▸ Supplied material:
# # #

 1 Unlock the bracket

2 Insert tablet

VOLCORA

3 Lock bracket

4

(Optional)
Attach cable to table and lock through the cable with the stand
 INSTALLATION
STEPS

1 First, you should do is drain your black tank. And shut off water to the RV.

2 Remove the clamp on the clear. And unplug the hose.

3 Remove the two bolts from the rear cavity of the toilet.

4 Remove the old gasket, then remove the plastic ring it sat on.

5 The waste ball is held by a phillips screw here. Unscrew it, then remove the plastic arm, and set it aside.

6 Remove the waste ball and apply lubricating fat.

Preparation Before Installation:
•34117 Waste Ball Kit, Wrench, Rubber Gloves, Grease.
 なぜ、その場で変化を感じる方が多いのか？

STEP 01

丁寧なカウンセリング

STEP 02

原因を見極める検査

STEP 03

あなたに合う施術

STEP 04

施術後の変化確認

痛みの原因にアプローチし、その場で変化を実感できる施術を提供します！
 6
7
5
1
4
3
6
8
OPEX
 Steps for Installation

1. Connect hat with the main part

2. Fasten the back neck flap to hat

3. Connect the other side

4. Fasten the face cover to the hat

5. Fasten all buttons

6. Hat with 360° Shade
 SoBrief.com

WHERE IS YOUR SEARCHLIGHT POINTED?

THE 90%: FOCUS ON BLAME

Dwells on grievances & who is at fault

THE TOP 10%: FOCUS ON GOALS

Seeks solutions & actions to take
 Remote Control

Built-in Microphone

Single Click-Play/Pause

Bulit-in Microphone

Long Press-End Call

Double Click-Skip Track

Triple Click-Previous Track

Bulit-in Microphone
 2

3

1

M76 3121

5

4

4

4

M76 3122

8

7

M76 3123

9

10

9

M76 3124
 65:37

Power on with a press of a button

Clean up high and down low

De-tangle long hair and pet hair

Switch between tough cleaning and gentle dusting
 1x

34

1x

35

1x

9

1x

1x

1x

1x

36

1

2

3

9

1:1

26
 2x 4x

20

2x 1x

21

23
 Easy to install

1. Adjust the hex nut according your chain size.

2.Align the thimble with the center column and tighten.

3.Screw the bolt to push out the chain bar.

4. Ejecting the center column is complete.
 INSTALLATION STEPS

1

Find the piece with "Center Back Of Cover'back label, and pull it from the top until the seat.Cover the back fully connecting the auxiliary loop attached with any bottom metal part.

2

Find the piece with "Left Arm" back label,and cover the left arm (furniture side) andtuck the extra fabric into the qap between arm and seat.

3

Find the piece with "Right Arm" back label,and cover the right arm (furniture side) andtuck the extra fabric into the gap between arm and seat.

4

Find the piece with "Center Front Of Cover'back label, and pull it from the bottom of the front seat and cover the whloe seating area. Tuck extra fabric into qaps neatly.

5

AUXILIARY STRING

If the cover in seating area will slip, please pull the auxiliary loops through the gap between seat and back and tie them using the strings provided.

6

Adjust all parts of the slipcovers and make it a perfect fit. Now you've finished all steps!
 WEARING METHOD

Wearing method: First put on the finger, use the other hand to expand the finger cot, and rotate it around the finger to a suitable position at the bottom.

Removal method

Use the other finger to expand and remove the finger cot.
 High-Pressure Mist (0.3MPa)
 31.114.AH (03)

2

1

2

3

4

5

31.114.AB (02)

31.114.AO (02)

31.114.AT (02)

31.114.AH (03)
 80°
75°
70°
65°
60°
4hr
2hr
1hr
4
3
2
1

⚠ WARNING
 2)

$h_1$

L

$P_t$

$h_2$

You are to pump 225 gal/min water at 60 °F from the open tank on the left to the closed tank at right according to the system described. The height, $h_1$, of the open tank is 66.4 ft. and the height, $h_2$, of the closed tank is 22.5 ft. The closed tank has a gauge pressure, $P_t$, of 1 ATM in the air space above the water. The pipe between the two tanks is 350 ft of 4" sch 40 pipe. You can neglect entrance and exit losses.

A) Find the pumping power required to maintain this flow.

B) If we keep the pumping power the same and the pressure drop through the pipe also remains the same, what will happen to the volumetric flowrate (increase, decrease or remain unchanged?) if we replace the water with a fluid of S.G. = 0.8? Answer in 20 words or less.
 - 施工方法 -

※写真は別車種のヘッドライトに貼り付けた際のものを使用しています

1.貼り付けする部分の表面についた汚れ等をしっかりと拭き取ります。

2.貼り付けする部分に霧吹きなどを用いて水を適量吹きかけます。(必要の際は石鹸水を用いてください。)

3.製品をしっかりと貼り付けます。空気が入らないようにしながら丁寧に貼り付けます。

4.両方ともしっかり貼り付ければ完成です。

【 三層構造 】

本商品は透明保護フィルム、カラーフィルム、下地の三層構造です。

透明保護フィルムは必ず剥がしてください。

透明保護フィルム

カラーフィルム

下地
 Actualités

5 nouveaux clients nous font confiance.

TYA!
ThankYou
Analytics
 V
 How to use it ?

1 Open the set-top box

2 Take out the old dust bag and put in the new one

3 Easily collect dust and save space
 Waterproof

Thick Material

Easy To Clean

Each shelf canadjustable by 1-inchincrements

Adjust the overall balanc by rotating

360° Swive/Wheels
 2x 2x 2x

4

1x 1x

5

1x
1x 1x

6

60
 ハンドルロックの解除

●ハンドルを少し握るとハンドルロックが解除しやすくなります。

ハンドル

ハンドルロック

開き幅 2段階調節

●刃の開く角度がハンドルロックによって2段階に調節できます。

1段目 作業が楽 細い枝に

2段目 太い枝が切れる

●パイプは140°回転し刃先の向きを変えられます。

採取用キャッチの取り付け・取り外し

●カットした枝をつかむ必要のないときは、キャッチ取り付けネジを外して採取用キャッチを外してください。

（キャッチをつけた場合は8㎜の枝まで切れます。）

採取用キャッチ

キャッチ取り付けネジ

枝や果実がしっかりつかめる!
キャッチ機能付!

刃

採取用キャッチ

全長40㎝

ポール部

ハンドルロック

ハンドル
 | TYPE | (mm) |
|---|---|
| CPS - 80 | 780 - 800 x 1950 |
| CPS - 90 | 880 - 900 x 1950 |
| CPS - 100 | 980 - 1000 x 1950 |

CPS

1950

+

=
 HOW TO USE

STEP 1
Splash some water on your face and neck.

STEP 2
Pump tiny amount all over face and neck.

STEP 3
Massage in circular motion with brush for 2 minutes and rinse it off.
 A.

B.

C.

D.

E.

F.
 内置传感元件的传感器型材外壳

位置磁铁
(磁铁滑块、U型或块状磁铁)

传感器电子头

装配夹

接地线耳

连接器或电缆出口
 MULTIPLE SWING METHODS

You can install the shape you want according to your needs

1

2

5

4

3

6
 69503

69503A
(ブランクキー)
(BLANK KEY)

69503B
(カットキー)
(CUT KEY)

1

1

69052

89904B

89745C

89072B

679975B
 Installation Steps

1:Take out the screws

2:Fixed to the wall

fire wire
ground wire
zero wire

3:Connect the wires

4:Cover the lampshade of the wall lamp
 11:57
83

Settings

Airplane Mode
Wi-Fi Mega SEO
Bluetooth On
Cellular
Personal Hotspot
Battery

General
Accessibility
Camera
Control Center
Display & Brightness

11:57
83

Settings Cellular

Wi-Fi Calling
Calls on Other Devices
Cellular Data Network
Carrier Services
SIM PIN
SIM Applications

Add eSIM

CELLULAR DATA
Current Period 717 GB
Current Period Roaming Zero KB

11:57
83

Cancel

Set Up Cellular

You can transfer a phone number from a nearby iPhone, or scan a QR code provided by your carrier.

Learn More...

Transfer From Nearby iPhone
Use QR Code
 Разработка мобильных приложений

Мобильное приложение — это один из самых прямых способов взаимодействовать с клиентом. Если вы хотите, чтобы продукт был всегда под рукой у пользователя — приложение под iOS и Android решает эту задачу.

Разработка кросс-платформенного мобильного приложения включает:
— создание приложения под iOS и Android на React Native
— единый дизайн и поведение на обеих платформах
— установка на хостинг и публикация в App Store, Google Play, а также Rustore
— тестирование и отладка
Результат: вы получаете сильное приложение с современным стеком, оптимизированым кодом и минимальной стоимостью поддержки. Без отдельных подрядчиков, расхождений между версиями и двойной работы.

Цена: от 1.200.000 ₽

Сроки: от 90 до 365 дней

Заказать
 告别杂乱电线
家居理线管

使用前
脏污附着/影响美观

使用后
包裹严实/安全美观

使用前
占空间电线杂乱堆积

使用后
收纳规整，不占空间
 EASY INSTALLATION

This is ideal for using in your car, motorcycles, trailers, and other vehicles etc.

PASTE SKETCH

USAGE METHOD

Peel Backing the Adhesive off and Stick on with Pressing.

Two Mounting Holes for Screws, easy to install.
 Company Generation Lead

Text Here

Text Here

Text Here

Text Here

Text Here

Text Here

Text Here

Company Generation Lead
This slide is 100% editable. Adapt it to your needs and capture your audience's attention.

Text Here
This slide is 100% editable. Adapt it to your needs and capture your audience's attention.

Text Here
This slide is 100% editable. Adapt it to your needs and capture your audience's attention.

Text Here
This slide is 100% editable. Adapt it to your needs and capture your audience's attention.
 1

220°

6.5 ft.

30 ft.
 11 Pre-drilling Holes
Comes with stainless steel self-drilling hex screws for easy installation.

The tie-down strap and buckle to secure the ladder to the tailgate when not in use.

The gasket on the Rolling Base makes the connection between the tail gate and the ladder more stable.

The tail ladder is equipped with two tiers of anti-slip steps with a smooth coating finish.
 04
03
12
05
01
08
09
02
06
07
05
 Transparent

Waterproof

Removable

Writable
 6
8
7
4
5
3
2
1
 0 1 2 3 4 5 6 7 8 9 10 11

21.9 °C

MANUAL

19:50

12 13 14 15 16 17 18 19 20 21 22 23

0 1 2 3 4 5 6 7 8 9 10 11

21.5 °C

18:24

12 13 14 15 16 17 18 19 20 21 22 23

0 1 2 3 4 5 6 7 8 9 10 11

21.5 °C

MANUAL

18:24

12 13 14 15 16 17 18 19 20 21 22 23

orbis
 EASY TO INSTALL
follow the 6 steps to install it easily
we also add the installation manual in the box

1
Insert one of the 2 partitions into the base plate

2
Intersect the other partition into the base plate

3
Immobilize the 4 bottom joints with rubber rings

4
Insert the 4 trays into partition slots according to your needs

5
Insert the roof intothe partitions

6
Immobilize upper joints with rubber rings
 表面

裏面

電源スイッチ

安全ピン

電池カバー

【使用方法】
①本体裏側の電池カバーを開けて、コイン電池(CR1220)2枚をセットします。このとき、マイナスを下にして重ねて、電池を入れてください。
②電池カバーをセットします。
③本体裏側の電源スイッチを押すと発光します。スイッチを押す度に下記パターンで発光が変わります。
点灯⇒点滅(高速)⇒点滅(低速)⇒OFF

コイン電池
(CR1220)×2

# # #

One line contains "Transparent". Return that line and every later line through the end of the listing above, exactly, and nothing else.

 Transparent

Waterproof

Removable

Writable
 6
8
7
4
5
3
2
1
 0 1 2 3 4 5 6 7 8 9 10 11

21.9 °C

MANUAL

19:50

12 13 14 15 16 17 18 19 20 21 22 23

0 1 2 3 4 5 6 7 8 9 10 11

21.5 °C

18:24

12 13 14 15 16 17 18 19 20 21 22 23

0 1 2 3 4 5 6 7 8 9 10 11

21.5 °C

MANUAL

18:24

12 13 14 15 16 17 18 19 20 21 22 23

orbis
 EASY TO INSTALL
follow the 6 steps to install it easily
we also add the installation manual in the box

1
Insert one of the 2 partitions into the base plate

2
Intersect the other partition into the base plate

3
Immobilize the 4 bottom joints with rubber rings

4
Insert the 4 trays into partition slots according to your needs

5
Insert the roof intothe partitions

6
Immobilize upper joints with rubber rings
 表面

裏面

電源スイッチ

安全ピン

電池カバー

【使用方法】
①本体裏側の電池カバーを開けて、コイン電池(CR1220)2枚をセットします。このとき、マイナスを下にして重ねて、電池を入れてください。
②電池カバーをセットします。
③本体裏側の電源スイッチを押すと発光します。スイッチを押す度に下記パターンで発光が変わります。
点灯⇒点滅(高速)⇒点滅(低速)⇒OFF

コイン電池
(CR1220)×2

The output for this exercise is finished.